Under the patronage of the Ministry of Tourism, the event attracted an audience of 400 people, including officials, diplomats, representatives of yoga associations and the Jordan-India Friendship Society.
Lina Annab, minister of tourism and special guest of the occasion, thanked Indian Ambassador Shubhdarshini Tripathi for 'making sure we get the chance to celebrate this art and discipline every year', expressing her delight over 'becoming more exposed to yoga, as it comes from a country that Jordanians love: India'.

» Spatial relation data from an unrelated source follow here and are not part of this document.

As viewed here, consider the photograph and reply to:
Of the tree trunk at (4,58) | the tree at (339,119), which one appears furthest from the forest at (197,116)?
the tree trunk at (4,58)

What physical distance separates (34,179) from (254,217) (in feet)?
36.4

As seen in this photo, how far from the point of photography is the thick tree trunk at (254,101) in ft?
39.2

'More and more people are practising yoga in Jordan and the entire world,' the minister noted, stressing 'if only more people knew about the importance of yoga and what it does to our minds, bodies and souls, we would be a much better society both as individuals and as a whole.'
For her part, Tripathi expressed her joy over celebrating the occasion in 'such an iconic and historical venue as the Amman Citadel', noting 'it is a very calm and serene space surrounded by cacophony, crowds and noises and, yet, it stands tall and elevated in complete harmony with itself and its surroundings.'
'This is exactly what yoga does to you,' the ambassador continued, elaborating on how 'despite the relentless chaos disrupting our daily lives, yoga gives us a reason to be tranquil, composed and in complete harmony with ourselves and what revolves around us.'
Experts and trainers from several yoga institutes based in Amman were also present at the celebration, where they were granted certificates of appreciation by the minister and the ambassador.

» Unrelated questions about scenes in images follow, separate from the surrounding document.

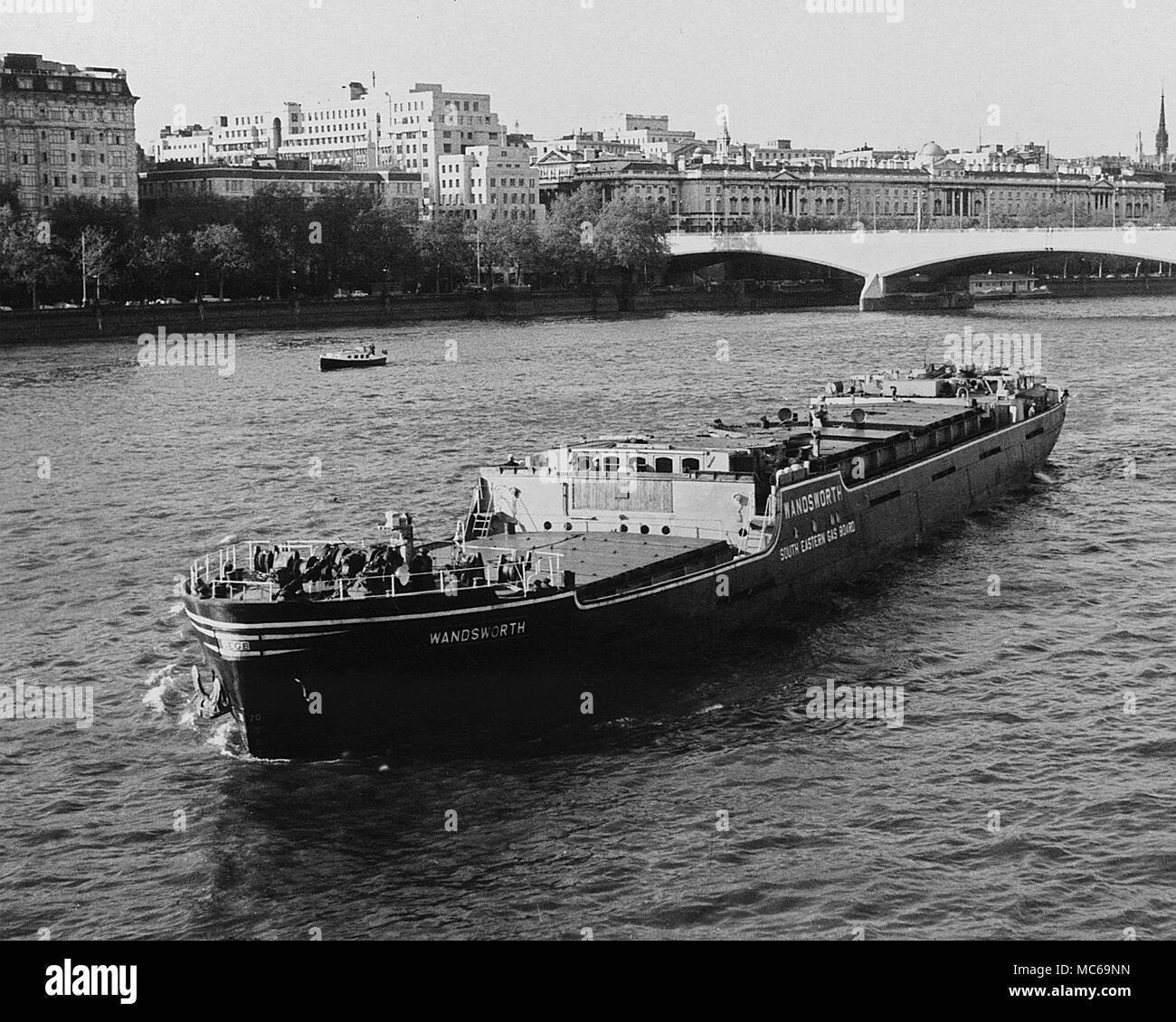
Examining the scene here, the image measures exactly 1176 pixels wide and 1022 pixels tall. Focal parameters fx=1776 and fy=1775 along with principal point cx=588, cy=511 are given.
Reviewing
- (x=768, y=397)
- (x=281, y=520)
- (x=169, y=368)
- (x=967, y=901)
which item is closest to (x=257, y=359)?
(x=169, y=368)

Ghazal Mahmoud, a yoga instructor, echoed the thoughts of Annab on the spread of yoga across the Kingdom over the past years, noting 'more and more yoga studios are opening not only in Amman, but [in] other cities all over Jordan.'
The evening concluded with the recitation of the Shanti Mantras, a series of Hindu prayers for peace generally recited at the beginning and end of religious rituals and discourses in India.